8. Adicione características específicas

Depois de definir um arquétipo inicial, você pode começar a moldar o personagem e torná-lo original. Considere a conexão emocional entre seu público e seu personagem e trabalhe em direção ao resultado desejado. Você pode descobrir que mudar a idade e o gênero de um personagem pode levar a respostas muito diferentes do seu leitor. Aqui estão alguns outros exemplos que você pode usar para criar um personagem único:

  1. Aventureiro e aventureiro
  2. Distraído e frequentemente perdido em pensamentos
  3. Compassivo e empático
  4. Obcecado em resolver palavras cruzadas ou enigmas
  5. Inteligente e analítico
  6. Espirituoso e sarcástico
  7. Ambicioso e motivado
  8. Introvertido e introspectivo
  9. Carismático e charmoso
  10. Meticuloso e detalhista

9. Desenvolva personagens secundários . Crie diferentes tipos de personagens que contrastem entre si. Um ajudante (pense em Watson para Sherlock Holmes) ou um contraste (Draco Malfoy nos livros de Harry Potter ) pode iluminar os traços, pontos fortes ou falhas do personagem principal. Se você criar um personagem estático — um arco de personagem plano que não evolui muito — contraste-o com um personagem dinâmico, um que passa por uma metamorfose ao longo da história.

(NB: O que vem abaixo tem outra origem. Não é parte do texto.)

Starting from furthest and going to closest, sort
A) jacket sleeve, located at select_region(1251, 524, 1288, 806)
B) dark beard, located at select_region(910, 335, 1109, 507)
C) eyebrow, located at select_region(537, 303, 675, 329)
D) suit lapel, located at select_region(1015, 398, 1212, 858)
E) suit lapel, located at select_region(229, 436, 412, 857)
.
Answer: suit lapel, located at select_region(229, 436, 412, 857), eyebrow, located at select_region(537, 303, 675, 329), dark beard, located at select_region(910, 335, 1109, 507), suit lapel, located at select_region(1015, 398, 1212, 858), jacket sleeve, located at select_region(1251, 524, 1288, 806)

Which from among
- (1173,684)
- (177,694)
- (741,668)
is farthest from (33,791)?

10. Dê um arco ao seu personagem

Um personagem crível cresce e muda conforme sua história evolui. Assim como pessoas reais, eles se adaptam e respondem aos eventos da vida. Considere onde seu personagem começa e como ele muda junto com os desenvolvimentos da história. Como ele supera seus obstáculos iniciais? Por exemplo, ele aprende novas habilidades, ganha uma nova perspectiva ou faz novos relacionamentos que levam ao sucesso?

Espero que estas orientações tenham sido úteis para auxiliá-lo na criação de um protagonista  bem desenvolvido. Desejo-lhe sucesso em sua jornada de escrita e que seus personagens evoluam de maneira a enriquecer a experiência do leitor. Agradeço por acompanhar estas sugestões e espero vê-lo em futuras oportunidades. Até breve.